In this post (after the the dauntingly long intro) I’ll demonstrate some of the ways we’ve implemented security baseline monitoring (= security posture management) for our customers. The tools are familiar to most readers: Azure Policy and Defender for Cloud. I’m not going to explain the tools themselves deeply, as there are plenty of blog posts about that already. What I’m exploring here is the integration between them, and some non-documented features that I’ve ran into.
Conducting Azure security assessments is part our team’s daily work at Nixu. Usually this involves the use a combination of tools and interviews to understand the current state of the customer’s Azure environment, reporting the findings and giving recommendations to remediate the issues found. A colleague Joosua Santasalo has written a number of great blog posts around assessments, including a series of posts around Secure DevOps Kit for Azure and how to automate the report creation with NodeJS and PS. Check out also this really cool tool Joosua has been developing for assessment data gathering.
Understanding the current state of an environment is the first step towards improving its security posture. After we present our recommendations to our customers, the next step is to evaluate and implement them (typically there are some gaping holes that need to be fixed ASAP, while some recommendations are more long-term or just less critical). One of the things we get constantly asked (and which we also recommend) is this: How do you ensure that the security posture will not start deteriorating soon after the fixes have been made? It is often the case that the development teams (or the service provider) have full control of their subscriptions/resources. Mistakes happen, people don’t know what they’re doing, and the pressure to get stuff working is high. As result, the the configurations start to drift.
The cure is quite simple (but easier said than done). First, we need to have a security baseline defined. Then we need to continuously enforce that baseline. The enforcement can be done using detective controls (create alerts when non-compliance is detected, and then follow a process to fix the issues) or preventive controls (prevent non-compliant configurations to be made in the first place) or it could be something in between (e.g., detect + auto-remediate). In the good old Windows + Active Directory times this would normally be achieved using Group Policies, SCCM or PowerShell DSC. So how do we do this with Azure?
What is my baseline?
Before going into details about the implementation, it’s good to have a few words about the baseline itself. There are different sources of information that you can use to come up with a set of controls that define your Azure security baseline:
- Existing corporate security controls: Especially large organizations typically have some sort of catalog of security controls that apply to all systems within the organization. Often many of these controls are not technical but administrative. But typically there are some high-level technical controls that can be used as guiding principals.
- Azure Security Benchmark (ASB) consolidates Microsoft security best practices in Azure. It’s a great resource for design decisions, and the controls are mapped to industry standards. Microsoft has also created a policy set in Azure which can be used for monitoring resource compliance against the baseline. If you don’t have anything else, use this! However, not all controls are suitable for all organizations.

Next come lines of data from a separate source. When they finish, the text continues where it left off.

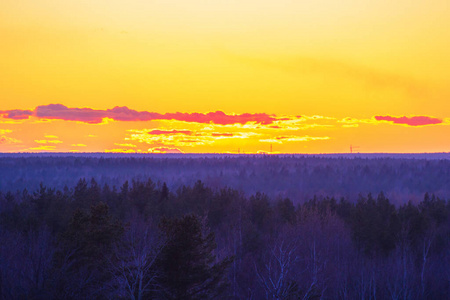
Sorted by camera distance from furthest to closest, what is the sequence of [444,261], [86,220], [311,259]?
[444,261] < [311,259] < [86,220]

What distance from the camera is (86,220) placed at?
22156mm

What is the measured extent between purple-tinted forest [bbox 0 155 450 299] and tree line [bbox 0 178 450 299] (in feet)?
0.23

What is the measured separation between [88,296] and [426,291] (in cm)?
2662

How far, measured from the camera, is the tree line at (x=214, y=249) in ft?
60.5

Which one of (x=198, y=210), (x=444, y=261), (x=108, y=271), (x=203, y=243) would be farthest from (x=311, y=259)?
(x=108, y=271)

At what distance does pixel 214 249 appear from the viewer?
110 feet

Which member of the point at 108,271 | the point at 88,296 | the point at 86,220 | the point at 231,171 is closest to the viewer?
the point at 88,296

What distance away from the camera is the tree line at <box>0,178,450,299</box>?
18.4 m

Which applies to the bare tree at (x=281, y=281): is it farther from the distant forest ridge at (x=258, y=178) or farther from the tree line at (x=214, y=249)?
the distant forest ridge at (x=258, y=178)

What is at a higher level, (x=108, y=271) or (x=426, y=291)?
(x=108, y=271)

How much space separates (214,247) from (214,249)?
1280 cm

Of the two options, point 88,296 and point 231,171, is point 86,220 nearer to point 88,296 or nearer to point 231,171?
point 88,296

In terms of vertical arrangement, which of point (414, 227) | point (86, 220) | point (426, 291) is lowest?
point (426, 291)

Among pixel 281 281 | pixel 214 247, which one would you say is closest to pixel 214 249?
pixel 214 247
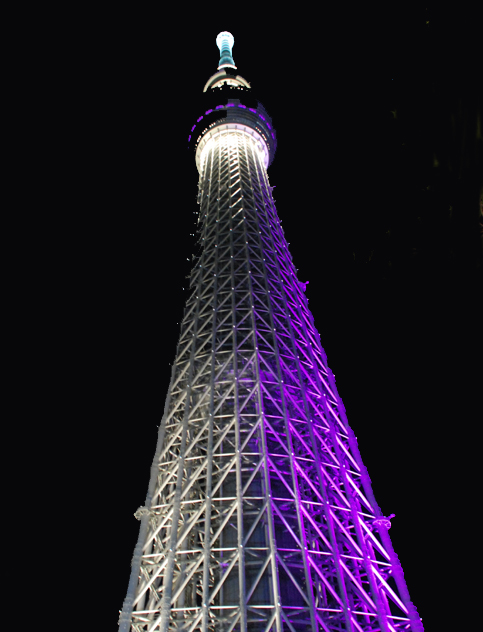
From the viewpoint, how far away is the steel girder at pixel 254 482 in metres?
16.4

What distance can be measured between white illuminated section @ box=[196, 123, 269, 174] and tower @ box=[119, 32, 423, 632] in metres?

- CIS Azure Foundations Benchmark is also a useful resource for security best practices. Microsoft has also created a policy set in which can be used for monitoring resource compliance against the CIS benchmark. However, they are often lagging a bit behind (right now the latest CIS benchmark is version 1.4.0, but the latest policy set is for version 1.3.0).
- Secure DevOps Kit for Azure: as noted many times in our blog posts, AzSK is a great tool for assessing Azure environments. AzSK is currently in sunset mode. The team has been developing a new solution (AzTS), personally I prefer using the native tools (described in this blog post) for continuous monitoring. The main reason is that setting up AzSK and AzTS for continuous monitoring is more complex, and they lack the possibility to exclude/exempt individual resources from individual controls.

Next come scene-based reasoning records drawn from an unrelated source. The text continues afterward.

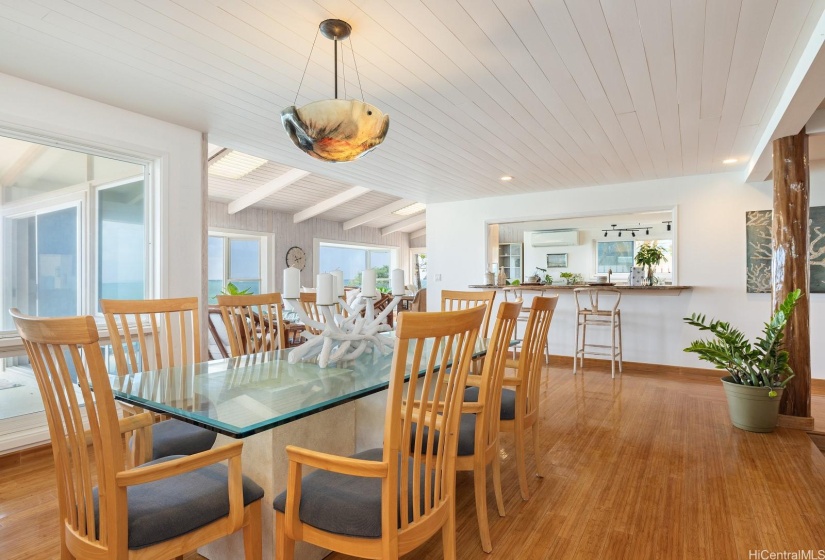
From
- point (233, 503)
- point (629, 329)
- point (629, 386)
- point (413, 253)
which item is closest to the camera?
point (233, 503)

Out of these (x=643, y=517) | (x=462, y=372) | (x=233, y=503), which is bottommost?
(x=643, y=517)

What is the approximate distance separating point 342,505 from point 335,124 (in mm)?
1514

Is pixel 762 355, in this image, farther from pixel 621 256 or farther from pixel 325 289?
pixel 621 256

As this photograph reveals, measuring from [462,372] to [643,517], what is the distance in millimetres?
1390

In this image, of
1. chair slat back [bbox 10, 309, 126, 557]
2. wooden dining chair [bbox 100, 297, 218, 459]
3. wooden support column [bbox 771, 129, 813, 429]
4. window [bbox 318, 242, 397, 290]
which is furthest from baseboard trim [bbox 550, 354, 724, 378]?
chair slat back [bbox 10, 309, 126, 557]

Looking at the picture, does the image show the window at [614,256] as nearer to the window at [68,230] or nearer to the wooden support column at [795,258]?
the wooden support column at [795,258]

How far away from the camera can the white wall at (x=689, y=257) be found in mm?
4891

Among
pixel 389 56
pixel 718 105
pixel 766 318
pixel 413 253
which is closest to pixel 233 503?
pixel 389 56

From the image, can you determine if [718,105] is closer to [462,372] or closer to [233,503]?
[462,372]

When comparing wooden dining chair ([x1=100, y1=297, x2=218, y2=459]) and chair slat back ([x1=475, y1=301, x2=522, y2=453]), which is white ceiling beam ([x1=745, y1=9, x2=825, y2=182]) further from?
wooden dining chair ([x1=100, y1=297, x2=218, y2=459])

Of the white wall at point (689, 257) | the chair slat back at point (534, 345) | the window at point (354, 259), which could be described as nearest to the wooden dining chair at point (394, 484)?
the chair slat back at point (534, 345)

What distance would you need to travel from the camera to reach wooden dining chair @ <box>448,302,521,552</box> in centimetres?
182

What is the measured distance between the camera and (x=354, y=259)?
35.8 feet

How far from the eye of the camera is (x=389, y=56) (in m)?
2.42
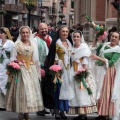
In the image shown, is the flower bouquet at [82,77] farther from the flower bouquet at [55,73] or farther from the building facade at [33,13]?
the building facade at [33,13]

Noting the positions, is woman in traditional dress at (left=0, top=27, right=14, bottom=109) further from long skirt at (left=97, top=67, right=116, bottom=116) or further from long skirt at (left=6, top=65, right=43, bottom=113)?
long skirt at (left=97, top=67, right=116, bottom=116)

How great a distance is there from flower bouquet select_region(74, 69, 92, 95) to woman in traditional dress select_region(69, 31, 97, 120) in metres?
0.04

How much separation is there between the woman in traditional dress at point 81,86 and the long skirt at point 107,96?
0.42ft

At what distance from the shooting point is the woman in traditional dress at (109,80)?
340 inches

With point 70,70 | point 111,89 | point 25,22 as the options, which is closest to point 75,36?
point 70,70

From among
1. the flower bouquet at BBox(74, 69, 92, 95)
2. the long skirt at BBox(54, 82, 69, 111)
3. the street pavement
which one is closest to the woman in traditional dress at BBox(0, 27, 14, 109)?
the street pavement

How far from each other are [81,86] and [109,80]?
0.53 m

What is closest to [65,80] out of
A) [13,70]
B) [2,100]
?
[13,70]

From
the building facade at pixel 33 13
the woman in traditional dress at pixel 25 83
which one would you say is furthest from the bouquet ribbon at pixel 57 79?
the building facade at pixel 33 13

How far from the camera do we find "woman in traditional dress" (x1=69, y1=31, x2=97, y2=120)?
28.3 feet

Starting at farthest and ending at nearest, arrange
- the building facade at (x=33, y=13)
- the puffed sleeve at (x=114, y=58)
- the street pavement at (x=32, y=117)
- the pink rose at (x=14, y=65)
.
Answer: the building facade at (x=33, y=13), the street pavement at (x=32, y=117), the puffed sleeve at (x=114, y=58), the pink rose at (x=14, y=65)

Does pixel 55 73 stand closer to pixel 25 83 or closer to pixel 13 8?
pixel 25 83

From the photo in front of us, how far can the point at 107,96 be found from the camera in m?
8.68

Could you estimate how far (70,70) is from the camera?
28.8ft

Implementing the baseline (Azure Policy)
Azure Policy is a free offering in Azure that has been there for a long time. Every customer knows that it exists but surprisingly few actively leverage it. What I’ve learned while working with my colleagues who’ve implemented security baseline monitoring for other cloud platforms (specifically AWS and Aliyun) is that other cloud platforms have not productized this sort of baseline monitoring as neatly as Azure has, and as result the implementations tend to be more complex (and have at least some cost involved). I’m not saying that Azure is better as a platform, just that for this specific use case it has a pretty unique offering, and customers should leverage it.
To understand how the baseline is created and assigned, it’s important to understand the following concepts that are central to Azure Policy and this baseline:
- Policy Definition represents a technical control. It contains the policy statement and the type of control (detection / prevention / detection+remediate). Example: check whether storage accounts have network restrictions enabled, if not: mark non-compliant.

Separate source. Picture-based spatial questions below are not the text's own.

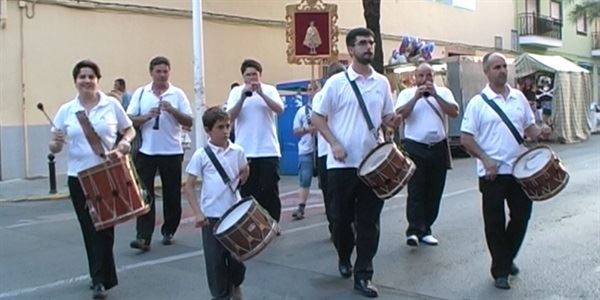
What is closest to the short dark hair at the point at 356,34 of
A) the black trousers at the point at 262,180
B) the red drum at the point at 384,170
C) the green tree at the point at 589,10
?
the red drum at the point at 384,170

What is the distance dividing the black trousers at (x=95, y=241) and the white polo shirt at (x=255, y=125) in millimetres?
2108

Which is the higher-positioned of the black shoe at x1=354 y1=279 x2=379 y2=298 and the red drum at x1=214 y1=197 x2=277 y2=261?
the red drum at x1=214 y1=197 x2=277 y2=261

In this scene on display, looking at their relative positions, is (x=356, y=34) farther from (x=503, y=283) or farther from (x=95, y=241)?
(x=95, y=241)

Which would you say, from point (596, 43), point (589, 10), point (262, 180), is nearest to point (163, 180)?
A: point (262, 180)

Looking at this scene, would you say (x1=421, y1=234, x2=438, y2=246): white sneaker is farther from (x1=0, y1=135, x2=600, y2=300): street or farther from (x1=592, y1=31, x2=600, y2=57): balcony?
(x1=592, y1=31, x2=600, y2=57): balcony

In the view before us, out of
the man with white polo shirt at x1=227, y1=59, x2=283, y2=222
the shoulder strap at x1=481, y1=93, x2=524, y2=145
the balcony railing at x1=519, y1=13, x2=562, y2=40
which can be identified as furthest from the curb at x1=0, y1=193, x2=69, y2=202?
the balcony railing at x1=519, y1=13, x2=562, y2=40

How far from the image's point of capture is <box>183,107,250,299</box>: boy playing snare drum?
5.03 meters

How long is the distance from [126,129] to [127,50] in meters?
12.4

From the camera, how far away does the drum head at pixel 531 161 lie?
5488 millimetres

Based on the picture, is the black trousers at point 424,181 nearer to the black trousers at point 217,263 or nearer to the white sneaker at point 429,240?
the white sneaker at point 429,240

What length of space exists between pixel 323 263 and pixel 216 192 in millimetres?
2041

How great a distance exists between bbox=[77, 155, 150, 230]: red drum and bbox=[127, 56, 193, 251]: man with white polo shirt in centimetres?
220

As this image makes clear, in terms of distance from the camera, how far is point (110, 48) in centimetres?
1725

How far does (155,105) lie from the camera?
24.1 feet
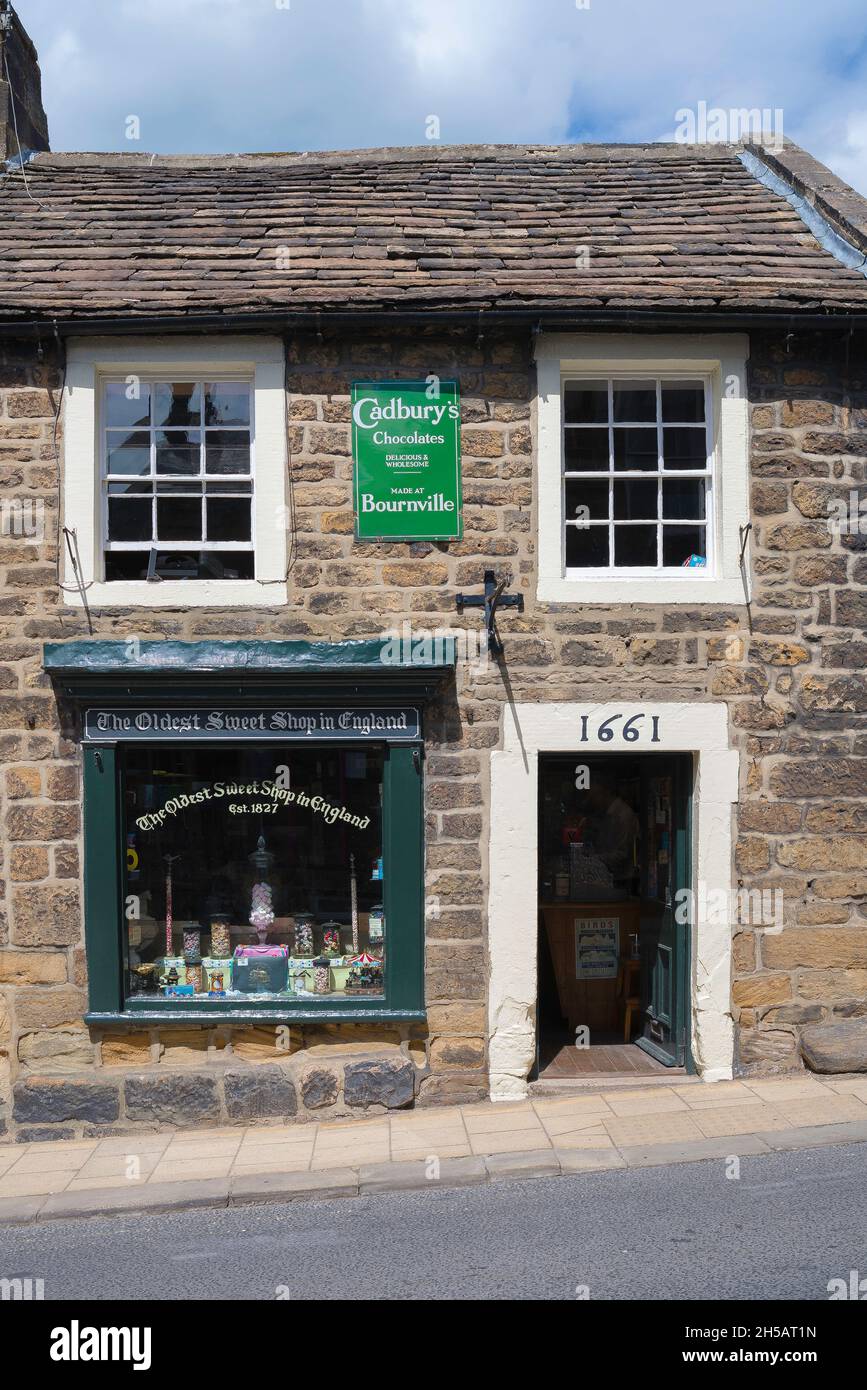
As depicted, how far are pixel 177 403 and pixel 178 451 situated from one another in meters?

- Policy Set Definition is a collection of policy definitions. Azure portal uses the term ”initiative” instead of policy set. But I prefer policy set as it’s more descriptive (and it’s the term used in all the APIs). You can have multiple policy sets, but in the simplest case you could just use one for the entire security baseline. Policy sets also support the use of policy groups, which provides the ability to map policies to higher level controls.
- Assignment can be done to policies or policy sets. Assignment makes the policies effective in the sense that the policy engine starts evaluating the resources against the policies. You can assign policies on management group, subscription or resource group level. We’ll discuss this later in the post.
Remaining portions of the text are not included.